(Beginning of DATASET)
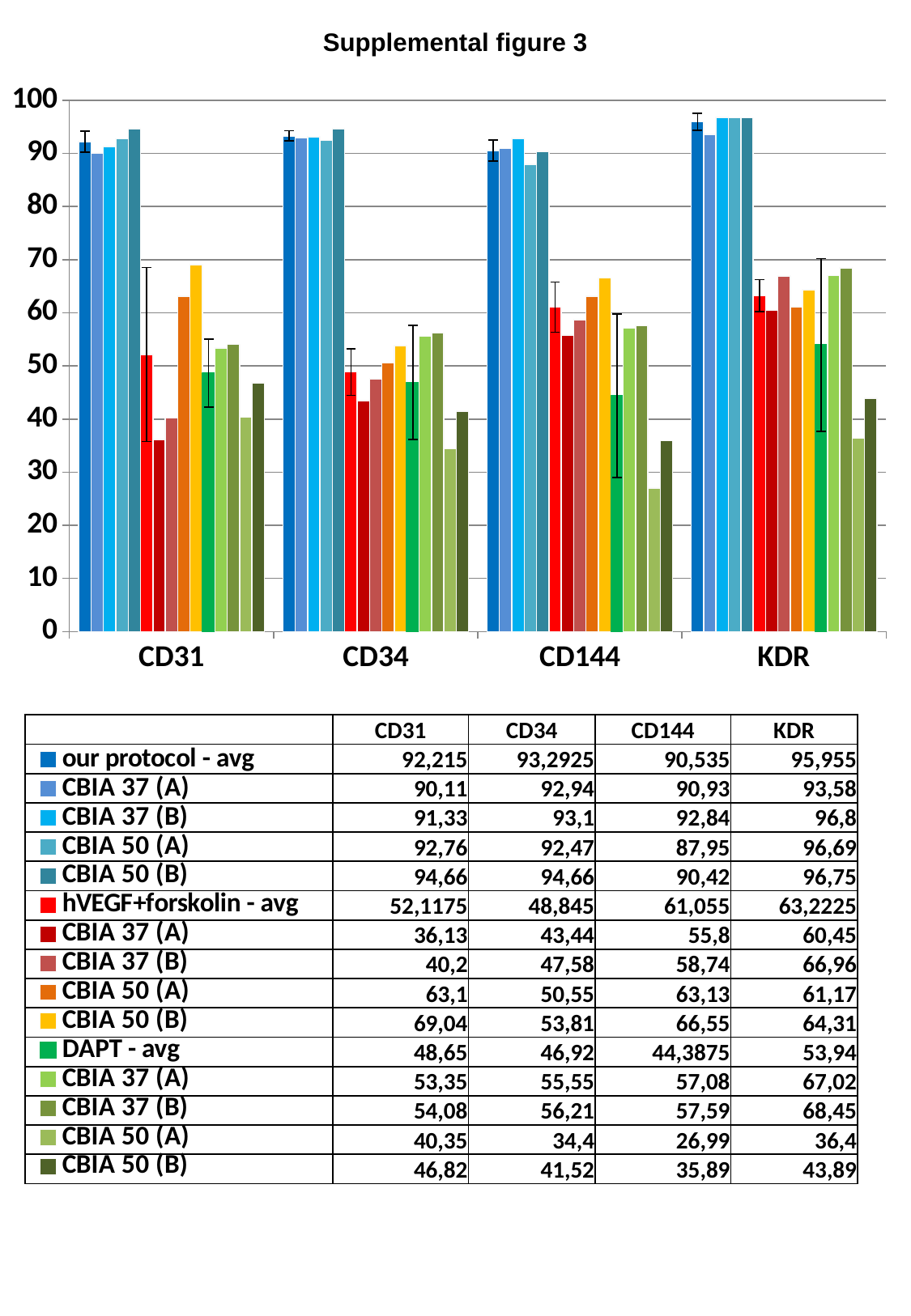
Is the 'our protocol - avg' value for CD34 greater or less than 90? greater What is the value of the 'hVEGF+forskolin - avg' series for CD144? 61,055 What is the value of the 'DAPT - avg' series for CD34? 46,92 What is the value of the 'our protocol - avg' series for KDR? 95,955 How many categories are shown on the x axis of the chart? 4 For the 'our protocol - avg' series, which category has the highest value? KDR For CD31, which is larger: the 'hVEGF+forskolin - avg' value or the 'DAPT - avg' value? hVEGF+forskolin - avg How many series are listed in the table below the chart? 15 What type of chart is shown on the slide? bar chart For the 'DAPT - avg' series, which category has the lowest value? CD144 What is the difference between the 'our protocol - avg' value and the 'hVEGF+forskolin - avg' value for CD31? 40,0975 For the 'hVEGF+forskolin - avg' series, which category has the lowest value? CD34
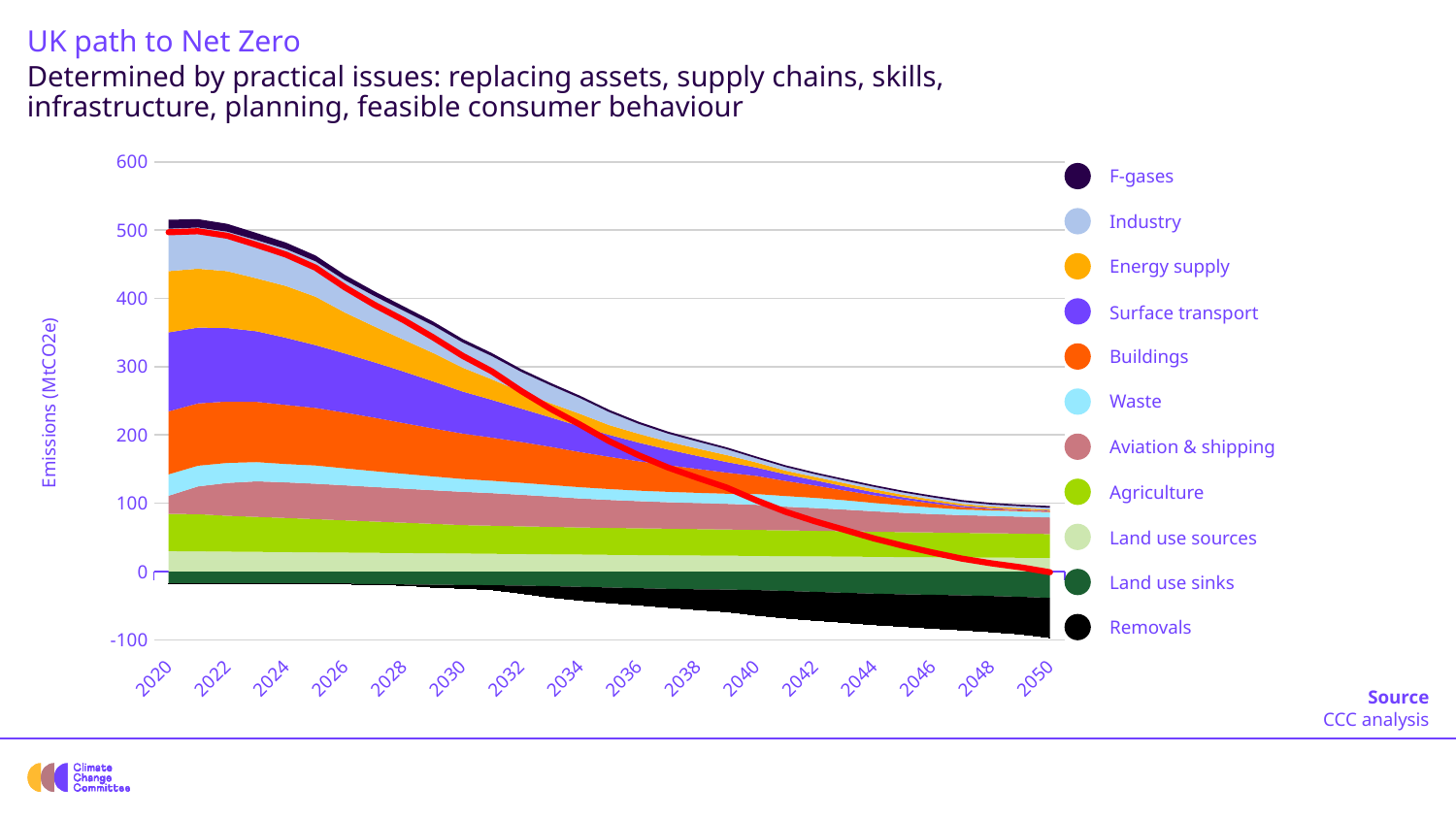
Is the value of the red line in 2036 greater or less than 300? less Is the value of the red line in 2040 greater or less than 200? less Does the red line rise or fall from 2020 to 2050? Fall How many year labels are shown on the x axis? 16 What is the lowest value shown on the y axis? -100 What is the label of the y axis? Emissions (MtCO2e) Is the value of the red line in 2050 greater or less than 100? less What kind of chart is shown on the slide? Stacked area chart Which series is listed first in the legend? F-gases Does the Removals area grow or shrink in size from 2020 to 2050? Grow How many series does the legend list? 11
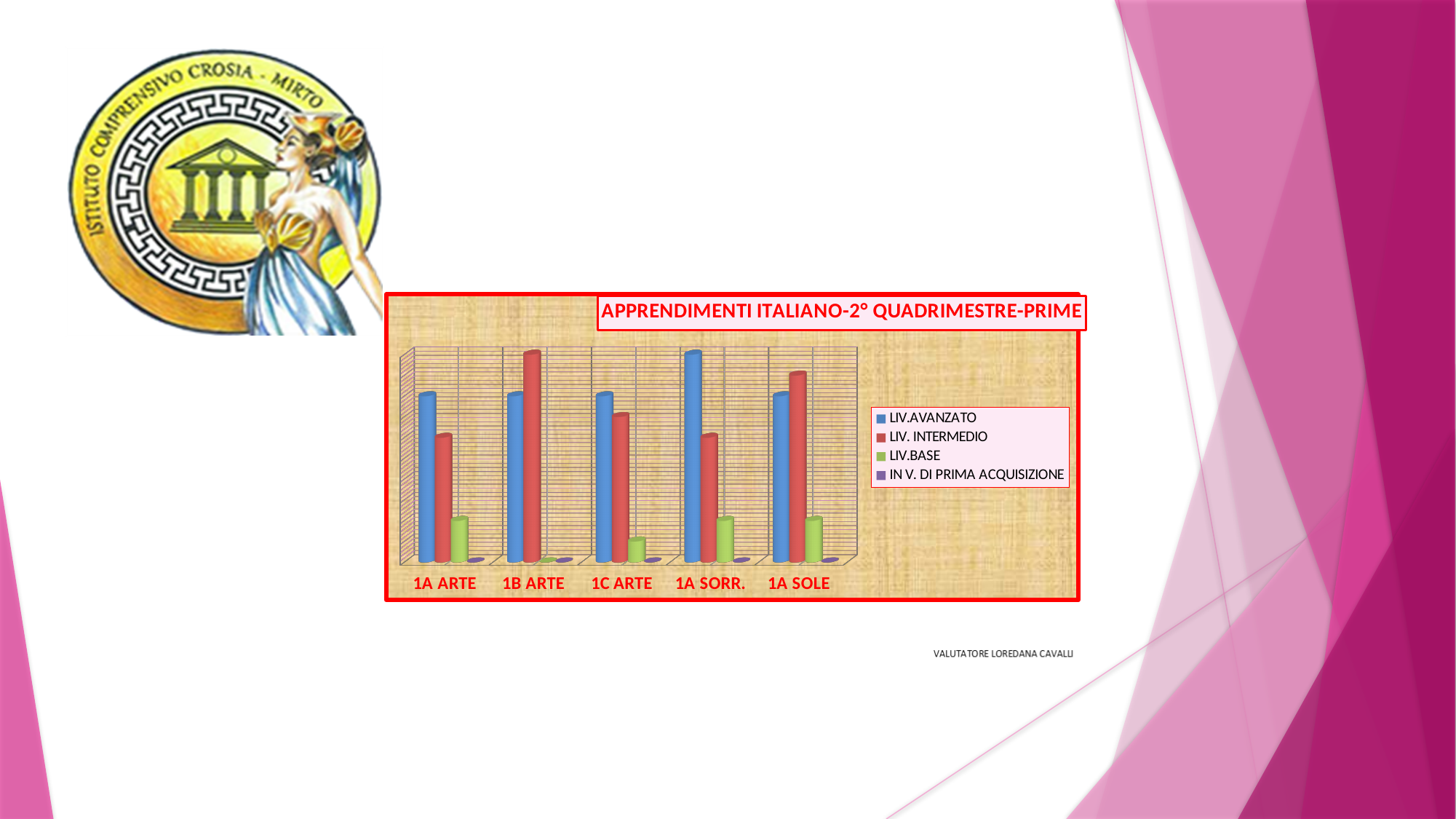
Which class has the highest LIV.AVANZATO bar? 1A SORR. For 1B ARTE, which is larger: LIV.AVANZATO or LIV. INTERMEDIO? LIV. INTERMEDIO How many classes (categories) are shown on the x axis of the chart? 5 What kind of chart is shown on the slide? bar chart For 1A SORR., which series has the lowest bar? IN V. DI PRIMA ACQUISIZIONE For 1A ARTE, which is larger: LIV.AVANZATO or LIV. INTERMEDIO? LIV.AVANZATO What colour represents LIV.BASE in the chart? green How many series does the chart legend list? 4 What is the title of the chart? APPRENDIMENTI ITALIANO-2° QUADRIMESTRE-PRIME Which class has the lowest LIV.BASE bar? 1B ARTE For 1A SOLE, which is larger: LIV.AVANZATO or LIV. INTERMEDIO? LIV. INTERMEDIO Which class has the highest LIV. INTERMEDIO bar? 1B ARTE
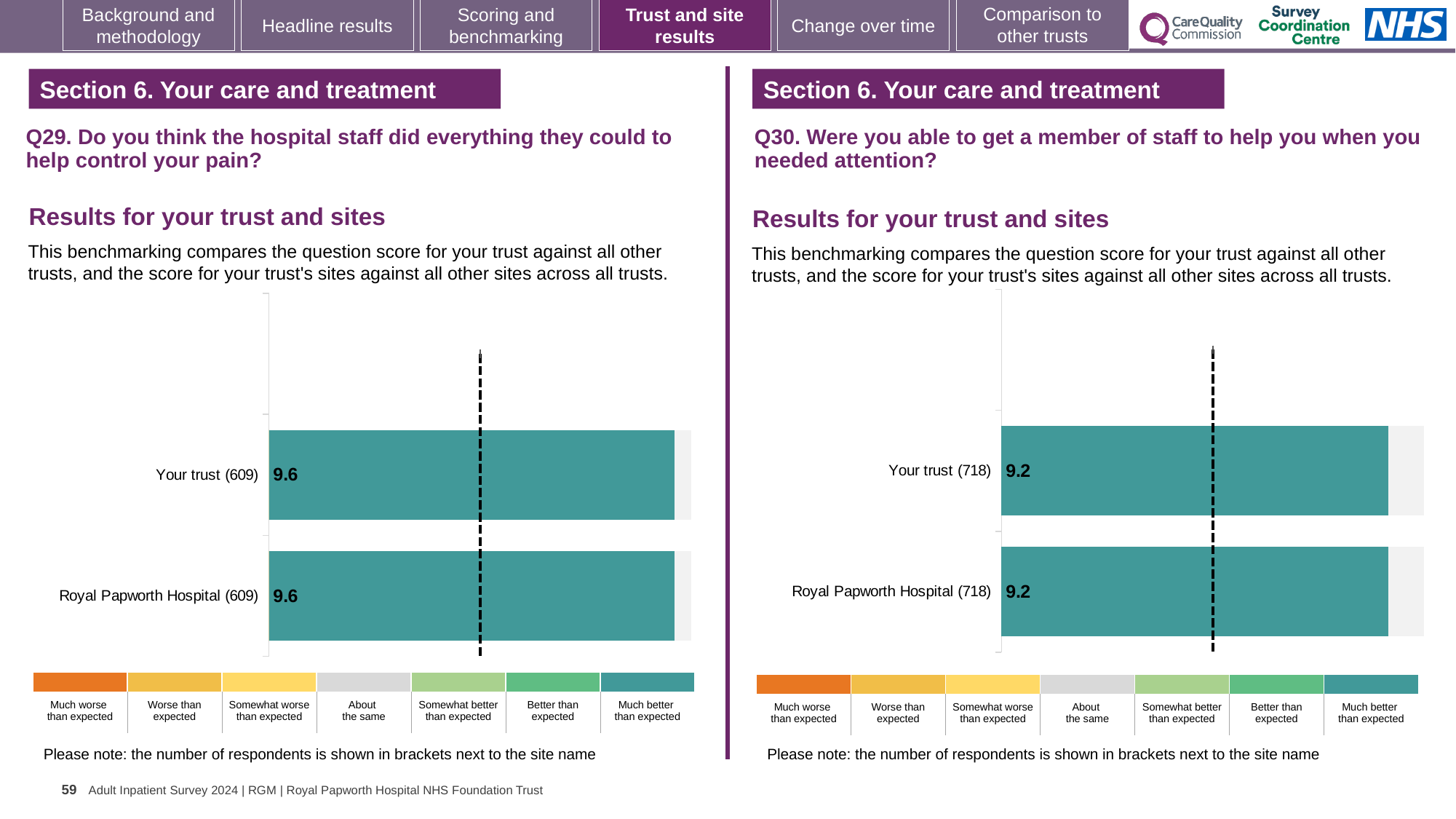
In the Q30 chart on the right, what is the difference between the score for Your trust and the score for Royal Papworth Hospital? 0 In the Q29 chart on the left, what is the score for Your trust (609)? 9.6 In the Q29 chart on the left, what is the difference between the score for Your trust and the score for Royal Papworth Hospital? 0 In the Q29 chart on the left, what is the score for Royal Papworth Hospital (609)? 9.6 In the Q30 chart on the right, which benchmark category does the colour of the bars correspond to in the legend? Much better than expected How many bars are plotted in the Q29 chart on the left? 2 What kind of chart is used in the Q30 chart on the right? Bar chart In the Q30 chart on the right, what is the score for Royal Papworth Hospital (718)? 9.2 In the Q29 chart on the left, how many respondents are shown in brackets next to Royal Papworth Hospital? 609 Which is larger: the Your trust score in the Q29 chart on the left or the Your trust score in the Q30 chart on the right? Q29 chart (9.6) How many bars are plotted in the Q30 chart on the right? 2 In the Q30 chart on the right, what is the score for Your trust (718)? 9.2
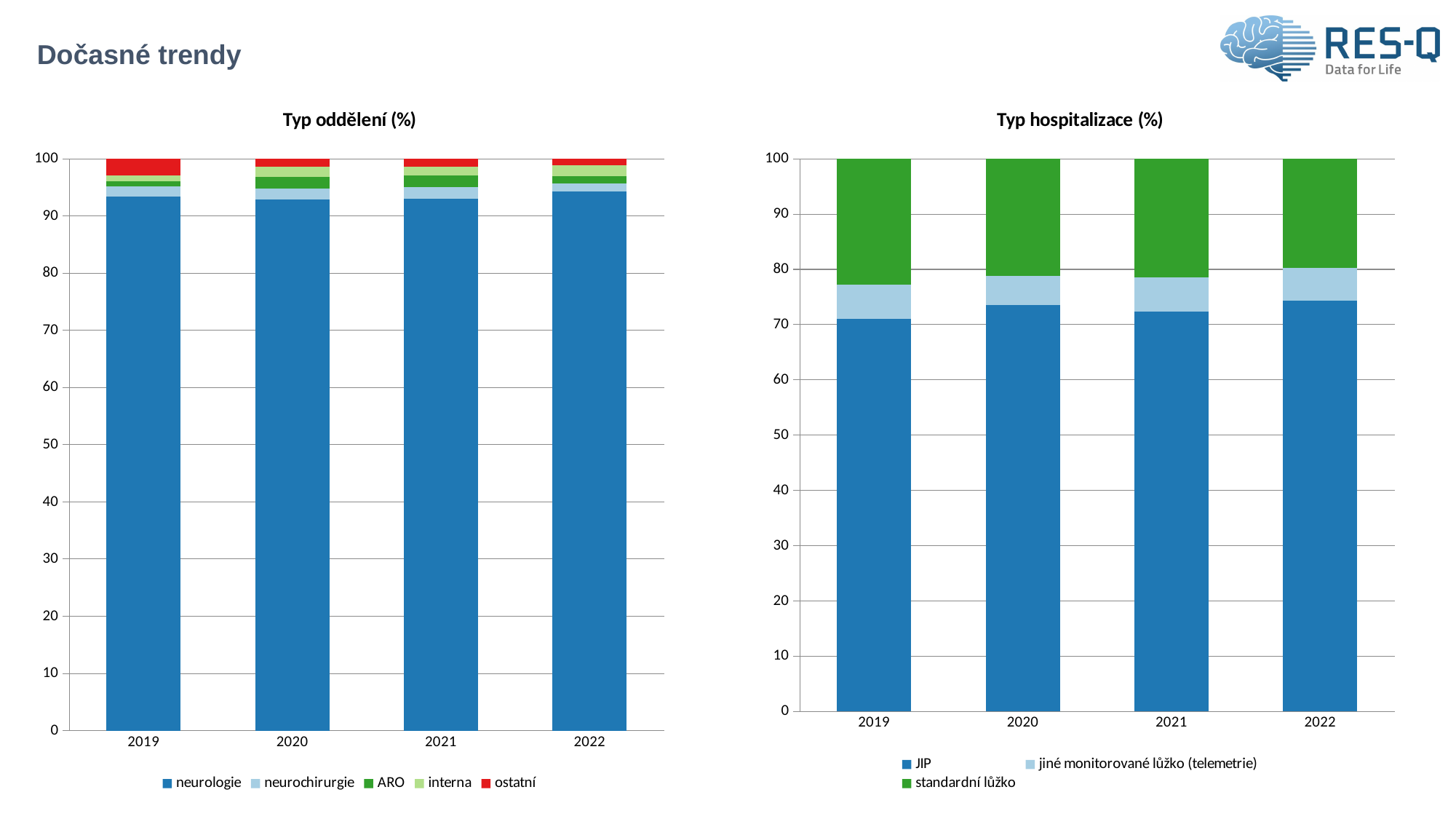
In the "Typ oddělení (%)" chart, which year has the largest ostatní segment? 2019 In the "Typ hospitalizace (%)" chart, is the JIP value larger in 2019 or in 2022? 2022 How many series does the legend of the "Typ oddělení (%)" chart list? 5 In the "Typ hospitalizace (%)" chart, what is the total height of the stacked bar for 2019? 100 How many series does the legend of the "Typ hospitalizace (%)" chart list? 3 In the "Typ hospitalizace (%)" chart, is the JIP value for 2022 greater or less than 80? less In the "Typ hospitalizace (%)" chart, is the JIP value for 2019 greater or less than 70? greater What kind of chart is the "Typ oddělení (%)" chart on the left? Stacked bar chart Which series in the "Typ oddělení (%)" chart is shown in red? ostatní In the "Typ oddělení (%)" chart, is the neurologie value for 2019 greater or less than 90? greater How many years are shown on the x axis of the "Typ hospitalizace (%)" chart? 4 In the "Typ hospitalizace (%)" chart, which year has the lowest JIP value? 2019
(End of DATASET)
- [WHAT YOU ARE ASKED TO DO]:
Collect each row above that contains the string "APPRENDIMENTI".

- [ANSWER SPACE]:
Which class has the highest LIV.AVANZATO bar? 1A SORR. For 1B ARTE, which is larger: LIV.AVANZATO or LIV. INTERMEDIO? LIV. INTERMEDIO How many classes (categories) are shown on the x axis of the chart? 5 What kind of chart is shown on the slide? bar chart For 1A SORR., which series has the lowest bar? IN V. DI PRIMA ACQUISIZIONE For 1A ARTE, which is larger: LIV.AVANZATO or LIV. INTERMEDIO? LIV.AVANZATO What colour represents LIV.BASE in the chart? green How many series does the chart legend list? 4 What is the title of the chart? APPRENDIMENTI ITALIANO-2° QUADRIMESTRE-PRIME Which class has the lowest LIV.BASE bar? 1B ARTE For 1A SOLE, which is larger: LIV.AVANZATO or LIV. INTERMEDIO? LIV. INTERMEDIO Which class has the highest LIV. INTERMEDIO bar? 1B ARTE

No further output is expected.